Par tous les moyens en leur pouvoir, guerre économique, commerciale, présence militaire et intervention guerrière comme dans le Golfe persique, contre l’Iran ou aujourd’hui le Venezuela, l’oligarchie capitaliste américaine et ses représentants, comme Trump aujourd’hui -mais cette politique a commencé avec Obama et Biden- mènent une véritable guerre, mondiale, pour sauvegarder leur domination face à la Chine et préparer la guerre avec celle-ci. 

Face à la crise de rentabilité du capital, face à la concurrence des puissances émergentes, les gouvernements de Biden et de Trump ont subventionné massivement les grandes entreprises et les grandes fortunes -l’Inflation Reduction Act de Biden-, ils se sont attaqués aux droits sociaux et démocratiques des travailleurs. Trump travaille à la mise en place de sa dictature pour poursuivre en l’accentuant cette politique dans le même but, museler la classe ouvrière pour lui imposer surexploitation et misère et enrégimenter la population pour la préparer à la guerre.

Si des oppositions s’expriment au sein même du Parti républicain contre Trump, elles ne portent pas sur le fond mais sur les effets retour de cette politique au niveau de la population pour des résultats peu probants.
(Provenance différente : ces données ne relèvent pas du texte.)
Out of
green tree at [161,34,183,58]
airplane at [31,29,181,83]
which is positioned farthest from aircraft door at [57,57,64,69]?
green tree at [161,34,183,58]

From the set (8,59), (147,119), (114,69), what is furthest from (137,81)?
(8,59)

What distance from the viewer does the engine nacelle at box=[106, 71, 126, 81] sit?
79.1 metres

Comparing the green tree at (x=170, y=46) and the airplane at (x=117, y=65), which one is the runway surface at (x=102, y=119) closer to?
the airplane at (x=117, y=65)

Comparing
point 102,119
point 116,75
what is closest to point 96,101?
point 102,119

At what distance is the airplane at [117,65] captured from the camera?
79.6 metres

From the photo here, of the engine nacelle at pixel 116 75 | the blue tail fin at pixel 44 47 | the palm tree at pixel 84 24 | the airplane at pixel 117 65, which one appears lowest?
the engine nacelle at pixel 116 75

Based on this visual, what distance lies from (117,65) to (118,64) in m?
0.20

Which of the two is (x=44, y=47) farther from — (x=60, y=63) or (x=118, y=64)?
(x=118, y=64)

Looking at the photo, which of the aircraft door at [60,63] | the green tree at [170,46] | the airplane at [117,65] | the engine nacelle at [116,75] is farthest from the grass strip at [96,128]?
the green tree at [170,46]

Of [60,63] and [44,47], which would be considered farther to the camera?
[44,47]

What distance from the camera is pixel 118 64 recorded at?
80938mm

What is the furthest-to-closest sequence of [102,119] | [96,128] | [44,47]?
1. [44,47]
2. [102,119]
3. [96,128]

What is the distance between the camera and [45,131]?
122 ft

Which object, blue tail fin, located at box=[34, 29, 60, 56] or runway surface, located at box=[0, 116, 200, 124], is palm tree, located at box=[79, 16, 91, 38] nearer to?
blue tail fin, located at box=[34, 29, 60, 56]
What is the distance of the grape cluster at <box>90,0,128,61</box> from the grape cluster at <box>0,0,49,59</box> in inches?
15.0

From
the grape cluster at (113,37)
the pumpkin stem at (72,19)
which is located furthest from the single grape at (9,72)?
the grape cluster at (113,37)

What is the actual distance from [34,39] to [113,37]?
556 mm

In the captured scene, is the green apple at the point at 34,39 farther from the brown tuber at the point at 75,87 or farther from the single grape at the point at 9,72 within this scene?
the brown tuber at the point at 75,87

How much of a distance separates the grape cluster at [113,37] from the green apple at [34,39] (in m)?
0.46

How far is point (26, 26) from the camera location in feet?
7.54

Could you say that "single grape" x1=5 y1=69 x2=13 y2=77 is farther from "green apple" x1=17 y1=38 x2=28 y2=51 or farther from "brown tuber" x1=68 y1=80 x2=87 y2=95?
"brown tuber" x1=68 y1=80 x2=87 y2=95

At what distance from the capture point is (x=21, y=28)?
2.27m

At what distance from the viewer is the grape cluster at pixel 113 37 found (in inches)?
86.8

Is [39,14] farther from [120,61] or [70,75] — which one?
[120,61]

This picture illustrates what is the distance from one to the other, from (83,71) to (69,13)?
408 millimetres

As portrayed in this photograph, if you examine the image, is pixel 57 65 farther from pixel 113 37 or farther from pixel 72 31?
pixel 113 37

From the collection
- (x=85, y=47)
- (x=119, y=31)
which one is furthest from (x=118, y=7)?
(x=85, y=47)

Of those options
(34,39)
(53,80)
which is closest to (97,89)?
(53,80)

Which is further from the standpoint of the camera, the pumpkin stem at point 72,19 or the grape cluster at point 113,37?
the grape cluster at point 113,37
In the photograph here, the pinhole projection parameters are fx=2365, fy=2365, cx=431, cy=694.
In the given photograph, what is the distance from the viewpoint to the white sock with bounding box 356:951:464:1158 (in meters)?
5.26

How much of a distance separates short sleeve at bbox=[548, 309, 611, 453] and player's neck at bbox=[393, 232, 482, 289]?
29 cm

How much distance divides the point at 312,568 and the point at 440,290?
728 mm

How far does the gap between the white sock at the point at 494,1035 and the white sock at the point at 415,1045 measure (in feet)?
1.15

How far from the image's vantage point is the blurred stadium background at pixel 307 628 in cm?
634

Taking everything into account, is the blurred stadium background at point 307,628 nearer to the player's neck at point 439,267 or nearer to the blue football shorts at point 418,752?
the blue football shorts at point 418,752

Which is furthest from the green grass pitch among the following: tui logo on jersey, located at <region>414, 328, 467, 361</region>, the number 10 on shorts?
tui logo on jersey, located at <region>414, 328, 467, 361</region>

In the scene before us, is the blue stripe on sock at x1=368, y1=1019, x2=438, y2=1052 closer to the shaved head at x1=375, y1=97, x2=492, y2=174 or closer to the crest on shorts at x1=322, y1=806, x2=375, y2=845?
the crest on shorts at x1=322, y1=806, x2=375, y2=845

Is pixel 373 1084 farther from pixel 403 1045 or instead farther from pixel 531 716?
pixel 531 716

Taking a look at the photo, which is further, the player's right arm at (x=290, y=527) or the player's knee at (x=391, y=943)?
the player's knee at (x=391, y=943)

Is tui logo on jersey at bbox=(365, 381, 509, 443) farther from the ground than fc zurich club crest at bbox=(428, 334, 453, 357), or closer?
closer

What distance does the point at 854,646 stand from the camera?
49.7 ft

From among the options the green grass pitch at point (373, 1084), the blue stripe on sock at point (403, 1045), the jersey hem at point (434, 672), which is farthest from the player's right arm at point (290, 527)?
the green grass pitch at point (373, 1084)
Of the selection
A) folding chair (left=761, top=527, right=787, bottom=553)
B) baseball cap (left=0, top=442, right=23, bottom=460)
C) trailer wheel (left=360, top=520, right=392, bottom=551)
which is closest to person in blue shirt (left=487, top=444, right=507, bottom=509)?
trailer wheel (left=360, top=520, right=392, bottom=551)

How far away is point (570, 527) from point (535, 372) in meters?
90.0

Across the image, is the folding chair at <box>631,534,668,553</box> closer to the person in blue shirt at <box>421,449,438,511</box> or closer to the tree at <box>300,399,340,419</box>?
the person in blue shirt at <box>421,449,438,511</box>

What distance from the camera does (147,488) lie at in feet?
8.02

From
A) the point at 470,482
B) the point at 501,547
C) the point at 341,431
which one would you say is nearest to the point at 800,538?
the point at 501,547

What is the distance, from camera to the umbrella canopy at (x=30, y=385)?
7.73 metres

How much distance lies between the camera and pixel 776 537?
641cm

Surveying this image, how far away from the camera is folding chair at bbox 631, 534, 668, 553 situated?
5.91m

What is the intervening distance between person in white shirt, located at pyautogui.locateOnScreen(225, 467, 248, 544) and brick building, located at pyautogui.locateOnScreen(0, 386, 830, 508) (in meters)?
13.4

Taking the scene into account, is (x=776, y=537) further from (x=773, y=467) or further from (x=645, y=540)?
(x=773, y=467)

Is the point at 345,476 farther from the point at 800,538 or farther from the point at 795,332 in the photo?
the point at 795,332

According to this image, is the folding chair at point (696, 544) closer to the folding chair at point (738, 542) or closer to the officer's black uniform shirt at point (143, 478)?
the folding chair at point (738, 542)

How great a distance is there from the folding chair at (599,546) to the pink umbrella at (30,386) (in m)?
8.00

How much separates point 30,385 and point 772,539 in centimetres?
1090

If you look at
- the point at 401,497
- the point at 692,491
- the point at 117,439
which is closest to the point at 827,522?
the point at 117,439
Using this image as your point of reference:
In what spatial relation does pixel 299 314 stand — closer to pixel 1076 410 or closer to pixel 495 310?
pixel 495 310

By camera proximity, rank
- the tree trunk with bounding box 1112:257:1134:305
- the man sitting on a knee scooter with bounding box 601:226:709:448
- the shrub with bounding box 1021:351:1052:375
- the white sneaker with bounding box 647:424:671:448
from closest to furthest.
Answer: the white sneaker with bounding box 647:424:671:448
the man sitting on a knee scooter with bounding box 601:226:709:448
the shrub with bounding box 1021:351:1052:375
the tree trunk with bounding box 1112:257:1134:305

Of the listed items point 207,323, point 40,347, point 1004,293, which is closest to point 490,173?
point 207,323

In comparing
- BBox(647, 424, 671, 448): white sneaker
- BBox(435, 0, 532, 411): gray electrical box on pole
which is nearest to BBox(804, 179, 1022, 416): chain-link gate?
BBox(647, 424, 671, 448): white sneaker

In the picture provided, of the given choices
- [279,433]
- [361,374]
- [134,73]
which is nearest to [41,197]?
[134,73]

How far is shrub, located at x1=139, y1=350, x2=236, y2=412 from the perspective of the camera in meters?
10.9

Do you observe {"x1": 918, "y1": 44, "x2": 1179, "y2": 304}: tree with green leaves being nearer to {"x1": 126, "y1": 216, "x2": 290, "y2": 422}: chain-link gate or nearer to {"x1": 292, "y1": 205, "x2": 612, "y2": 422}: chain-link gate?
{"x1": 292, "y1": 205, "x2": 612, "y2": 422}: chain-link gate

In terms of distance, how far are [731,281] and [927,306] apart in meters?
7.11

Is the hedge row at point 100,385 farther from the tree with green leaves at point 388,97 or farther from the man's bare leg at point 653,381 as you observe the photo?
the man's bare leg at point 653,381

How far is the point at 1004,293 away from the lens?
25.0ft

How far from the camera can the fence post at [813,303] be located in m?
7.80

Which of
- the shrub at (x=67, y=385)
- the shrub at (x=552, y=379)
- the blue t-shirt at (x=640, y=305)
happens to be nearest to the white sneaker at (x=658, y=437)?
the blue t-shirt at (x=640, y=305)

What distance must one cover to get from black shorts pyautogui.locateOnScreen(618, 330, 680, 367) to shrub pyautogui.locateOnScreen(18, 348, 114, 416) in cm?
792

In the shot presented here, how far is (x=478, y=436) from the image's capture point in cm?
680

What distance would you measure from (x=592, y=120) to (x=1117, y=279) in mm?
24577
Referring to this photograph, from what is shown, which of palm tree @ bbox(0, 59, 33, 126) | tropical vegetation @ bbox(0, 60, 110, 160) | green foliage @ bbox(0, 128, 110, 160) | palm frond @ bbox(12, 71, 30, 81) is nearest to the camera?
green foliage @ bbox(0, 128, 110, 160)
La Russie obtiendrait la reconnaissance qu’elle recherchait au lendemain de l’effondrement de l’URSS alors que la Chine s’impose dans la concurrence internationale. Le fond des discussions au sein des classes dirigeantes porte sur la façon d’enrayer le déclin de la première puissance mondiale dans le capitalisme mondialisé en pleines mutation et crise. Elles n’ont pas de réponse, leur échec est celui d’un capitalisme en décomposition.

Les droits des peuples comme la démocratie sont foulés au pied par les puissances capitalistes, seule une révolution socialiste mondialisée contre leur pouvoir corrompu leur donnera vie.